# When do you wean?



## rabbitman (May 8, 2011)

I am not sure when to wean our last litter we didn't wean until a month old, and the baby bred its mom.


----------



## terri9630 (May 8, 2011)

rabbitman said:
			
		

> I am not sure when to wean our last litter we didn't wean until a month old, and the baby bred its mom.


We wean at 6wks.  Rabbits aren't sexually mature at 4wks old, they don't breed until about 12wks.  There had to be contact with another buck.


----------



## dewey (May 8, 2011)

Wow, 4 weeks old?!  

Most of mine stay together for 8 weeks.


----------



## RIRs (May 8, 2011)

So you can bred a female at 12 weeks?


----------



## rabbitman (May 8, 2011)

4 weeks wow I wan't even thinking that, he was almost as big as his mom so I just assusmed he'd be fine which he was perfectly fine. There was no contact with another buck I am sure of it, they were in a hutch away from all my other rabbits. 
So around 6-8wks I will start weaning them.


----------



## dewey (May 8, 2011)

RIRs said:
			
		

> So you can bred a female at 12 weeks?


It's possible for them to get pregnant at that age but that's it's way too young.


----------



## terri9630 (May 8, 2011)

What breed are you talking about?  I can't think of any breed that is near full grown at a month old.


----------



## rabbitman (May 8, 2011)

terri9630 said:
			
		

> What breed are you talking about?  I can't think of any breed that is near full grown at a month old.


Pure muts, the mother looks like a wild rabbit and the dad is my avatar, the baby turned out orange.


----------



## dewey (May 8, 2011)

rabbitman said:
			
		

> terri9630 said:
> 
> 
> 
> ...


I'm so confused, lol...so the baby _was_ actually 28 days old, full grown size, and bred his mom?  

Hope you can post pics!


----------



## rabbitman (May 8, 2011)

I sold the baby on Easter, but I can post pics of the mom she isn't very big neither is the father, maybe when you breed 2 small rabbits you get one big one she only had one.


----------



## smalltimer (May 9, 2011)

that is strange for a 4 week old baby to be as big as his mom and to be sexuly mature i normaly ween at about 6-8 weeks with no probs:/


----------



## doubled (May 9, 2011)

Same here, I wean at 6 weeks, breed new does at 6 months, I have New Zealands.


----------



## norcal (May 22, 2011)

doubled said:
			
		

> I breed new does at 6 months, I have New Zealands.

MATERIAL
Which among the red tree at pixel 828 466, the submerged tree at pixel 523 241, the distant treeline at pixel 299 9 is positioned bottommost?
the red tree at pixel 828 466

INSTRUCTION A
Answer these questions about the rabbit weaning thread:
(i) At about what age does terri9630 say rabbits begin to breed?
(ii) What color did the baby rabbit turn out to be?
(iii) What breed of rabbit does doubled keep?
INSTRUCTION B
Print the part of the rabbit weaning thread between "Hope you can" and "only had one.", inclusive.
None of the material shown above is needed here.

RESULT A
(i) About 12 weeks.
(ii) Orange.
(iii) New Zealands.

RESULT B
Hope you can post pics!


----------



## rabbitman (May 8, 2011)

I sold the baby on Easter, but I can post pics of the mom she isn't very big neither is the father, maybe when you breed 2 small rabbits you get one big one she only had one.